A study done by HT shows that the disciplines where India has the best chances of winning medals in the showpiece event, the athletes are languishing. If shooting is the latest to see the Hungarian coach Laszlo Szucsak leave in a huff, athletics, despite a huge pool of elite sportspersons, doesn't have a single foreign coach. Ditto for boxing.
The disquiet among federation officials is increasing by the day but no one seems to be paying heed. “The national camp for the Commonwealth Games began in November last year but till date there is no foreign coach,” said a senior Athletic Federation of India (AFI) official. “The federation has put its requirements for long-distance, jumps, throws, 400m events. Earlier, there was the problem of finding foreign coaches. But now, despite the AFI having forwarded the details of coaches and experts to the (Sports) Ministry, we are still in the dark,” he said. This is despite the salaries and bonuses of foreign experts going up from $1500-2500 to $5000 or more.

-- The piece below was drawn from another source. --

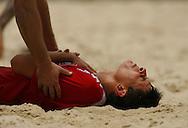Football-FIFA Beach Soccer World Cup 2006 - Group A-Brasil - Poland, Beachsoccer World Cup 2006. Poland`s Ziober- Rio de Janeiro - Brazil 03/11/2006 <br /> Mandatory credit: FIFA/ Manuel Queimadelos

The reason behind this acute shortage is the expiry of contracts of quite a few coaches after the 2008 Beijing Olympic Games. Cuban boxing coach B.I. Fernandes was there till the Olympics and so was pistol coach from Hungary Csaba Gyorik. But after that, no one has filled up the slots.
Earlier, the boxing federation was looking for another Cuban coach, “the best”, but the Cuban government refused to send him. Then the federation requested the world body to send it the list of top coaches. “We had asked for B.I. Fernandes, but we didn't receive any communication either from him or from the Cuban federation. Cuba had recommended another name but before sending it to the Ministry we have to check out his credentials,” said Muralidhar Raja, secretary-general of the Indian Boxing Federation.
“The six-month contract clause is also a hindrance in finding suitable coaches because nobody wants to work in uncertainty. Moreover, all the good coaches would like to have a contract for two to four years, preferably Olympics to Olympics. The paper work is also lengthy and nobody wants to wait for such a long time. The moment they (coaches) get a good offer, they don’t wait. The Ministry wants us to shortlist coaches, send them the details after which they will make up their mind…it is too time-consuming,” he added.
“For reasons only known to the International Sports Division of the Ministry, they have put a clause where by the performance of coaches would be reviewed every six months, which creates uncertainty and is insufficient for them to implement their advanced and innovative techniques,” said another boxing official.
Shooting is the worst sufferer as it doesn’t have either a pistol or rifle foreign expert. So much for our Olympic gold-medal winning sport.